▶ **Metin Bloğu**
^^^^^^^^^^^^^^^^

/i/Hikaye

Herkesin bir hikayesi var, ya senin hikayen nedir?
    başlık yok! burası bom boş!
  1. 426.
    +4
    FiNAL PART
    Nerden bilebilirdim ki son kez sesini duyacağımı...
    Aradan 1.5 Saat geçti kimse gelmedi, aradığımda kapalıydı telefon hiç bişeye anlam veremiyordum.
    O an telefonum çaldı belki açmayı hiç istemeyeceğim bir telefon..
    " Alo Sanırım Mert bey değil mi ? Diye sordu bir bayan sesi..
    " Evet buyrun dedim.. Merak içinde
    " Ben Sakarya Özel Hastanesinden arıyorum , 1 saat önce ağır bir trafik kazası gerçekleşti.. Telefonda son aranan kişi sizsiniz lütfen gelebilir misiniz? Dedi.

^^^^^^^^^^^^^^^^

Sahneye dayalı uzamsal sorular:

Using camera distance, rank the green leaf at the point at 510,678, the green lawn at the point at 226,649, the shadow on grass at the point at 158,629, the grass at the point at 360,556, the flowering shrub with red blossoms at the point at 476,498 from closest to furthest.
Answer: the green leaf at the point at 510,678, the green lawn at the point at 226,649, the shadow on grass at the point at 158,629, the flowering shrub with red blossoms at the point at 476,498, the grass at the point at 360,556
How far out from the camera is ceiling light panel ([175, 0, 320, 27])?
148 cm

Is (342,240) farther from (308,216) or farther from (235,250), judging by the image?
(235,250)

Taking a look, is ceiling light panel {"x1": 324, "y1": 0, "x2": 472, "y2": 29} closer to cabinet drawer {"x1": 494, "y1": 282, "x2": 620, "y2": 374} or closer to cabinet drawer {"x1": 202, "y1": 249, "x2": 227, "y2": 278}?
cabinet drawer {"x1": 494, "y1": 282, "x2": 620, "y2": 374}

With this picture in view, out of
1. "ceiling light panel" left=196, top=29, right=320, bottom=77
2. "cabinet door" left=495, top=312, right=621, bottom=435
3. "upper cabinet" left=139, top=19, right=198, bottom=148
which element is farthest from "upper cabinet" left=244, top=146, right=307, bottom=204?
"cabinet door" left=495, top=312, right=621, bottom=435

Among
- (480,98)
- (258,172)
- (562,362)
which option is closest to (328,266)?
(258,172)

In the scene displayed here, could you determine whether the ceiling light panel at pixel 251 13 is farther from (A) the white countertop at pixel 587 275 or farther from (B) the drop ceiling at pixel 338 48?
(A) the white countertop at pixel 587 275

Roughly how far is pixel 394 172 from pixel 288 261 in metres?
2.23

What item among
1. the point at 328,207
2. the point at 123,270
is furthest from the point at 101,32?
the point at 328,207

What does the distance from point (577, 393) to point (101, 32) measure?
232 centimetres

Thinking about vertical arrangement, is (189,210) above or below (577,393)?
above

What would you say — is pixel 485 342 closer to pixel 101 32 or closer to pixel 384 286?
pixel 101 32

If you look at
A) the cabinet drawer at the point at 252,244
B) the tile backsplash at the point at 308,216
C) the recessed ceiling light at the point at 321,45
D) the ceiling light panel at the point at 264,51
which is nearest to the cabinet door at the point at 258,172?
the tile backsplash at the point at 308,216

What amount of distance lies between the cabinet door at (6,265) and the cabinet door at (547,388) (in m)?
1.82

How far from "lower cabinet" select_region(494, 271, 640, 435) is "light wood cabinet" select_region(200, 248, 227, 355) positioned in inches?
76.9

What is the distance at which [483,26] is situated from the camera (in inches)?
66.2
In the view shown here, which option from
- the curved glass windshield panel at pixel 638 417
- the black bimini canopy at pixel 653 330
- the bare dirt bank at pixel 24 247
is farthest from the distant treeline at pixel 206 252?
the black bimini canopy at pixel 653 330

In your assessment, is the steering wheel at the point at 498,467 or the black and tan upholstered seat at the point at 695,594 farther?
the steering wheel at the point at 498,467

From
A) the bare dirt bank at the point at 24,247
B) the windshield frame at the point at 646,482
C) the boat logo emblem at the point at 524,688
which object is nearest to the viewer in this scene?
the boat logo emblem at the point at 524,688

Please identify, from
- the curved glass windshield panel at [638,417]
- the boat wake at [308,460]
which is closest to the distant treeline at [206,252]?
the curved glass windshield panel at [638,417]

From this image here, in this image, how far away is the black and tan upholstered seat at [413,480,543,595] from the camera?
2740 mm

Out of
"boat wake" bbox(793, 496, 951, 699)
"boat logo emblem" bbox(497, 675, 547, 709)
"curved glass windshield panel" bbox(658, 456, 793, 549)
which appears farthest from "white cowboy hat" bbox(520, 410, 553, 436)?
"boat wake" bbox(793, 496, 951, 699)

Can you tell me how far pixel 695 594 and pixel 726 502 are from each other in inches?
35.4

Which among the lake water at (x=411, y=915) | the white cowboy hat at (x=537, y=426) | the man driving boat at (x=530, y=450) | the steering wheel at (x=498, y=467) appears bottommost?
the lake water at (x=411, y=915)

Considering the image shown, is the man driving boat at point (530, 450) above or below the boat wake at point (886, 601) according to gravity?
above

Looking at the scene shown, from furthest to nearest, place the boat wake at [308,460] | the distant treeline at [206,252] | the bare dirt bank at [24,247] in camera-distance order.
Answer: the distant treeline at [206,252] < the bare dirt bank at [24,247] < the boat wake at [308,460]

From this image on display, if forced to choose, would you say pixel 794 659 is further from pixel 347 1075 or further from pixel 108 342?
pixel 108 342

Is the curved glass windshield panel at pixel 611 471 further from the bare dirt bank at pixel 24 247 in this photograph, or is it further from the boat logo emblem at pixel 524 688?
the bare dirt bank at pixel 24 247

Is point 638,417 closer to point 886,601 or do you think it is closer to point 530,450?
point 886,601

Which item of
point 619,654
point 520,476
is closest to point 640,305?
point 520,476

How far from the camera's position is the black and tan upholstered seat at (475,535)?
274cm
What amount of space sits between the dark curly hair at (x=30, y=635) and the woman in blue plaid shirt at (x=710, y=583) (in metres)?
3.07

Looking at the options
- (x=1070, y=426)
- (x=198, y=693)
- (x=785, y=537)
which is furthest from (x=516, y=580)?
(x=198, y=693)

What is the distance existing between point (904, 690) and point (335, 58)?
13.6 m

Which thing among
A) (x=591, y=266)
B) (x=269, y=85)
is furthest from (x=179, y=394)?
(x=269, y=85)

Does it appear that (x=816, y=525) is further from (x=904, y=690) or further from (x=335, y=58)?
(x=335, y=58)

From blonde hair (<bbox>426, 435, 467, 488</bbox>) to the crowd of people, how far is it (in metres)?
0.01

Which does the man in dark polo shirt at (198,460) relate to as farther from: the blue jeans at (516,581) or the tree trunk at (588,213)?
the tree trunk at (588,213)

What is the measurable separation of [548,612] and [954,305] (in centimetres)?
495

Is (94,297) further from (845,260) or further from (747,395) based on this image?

^^^^^^^^^^^^^^^^

Metne göre şu soruları yanıtlayın:
(a) Kimse gelmeden aradan kaç saat geçmiştir?
(b) Telefondaki bayan hangi hastaneden aradığını söylemektedir?
(c) Bayana göre trafik kazası ne kadar önce gerçekleşmiştir?

▶ **Yanıt**
(a) 1,5 saat.
(b) Sakarya Özel Hastanesi.
(c) 1 saat önce.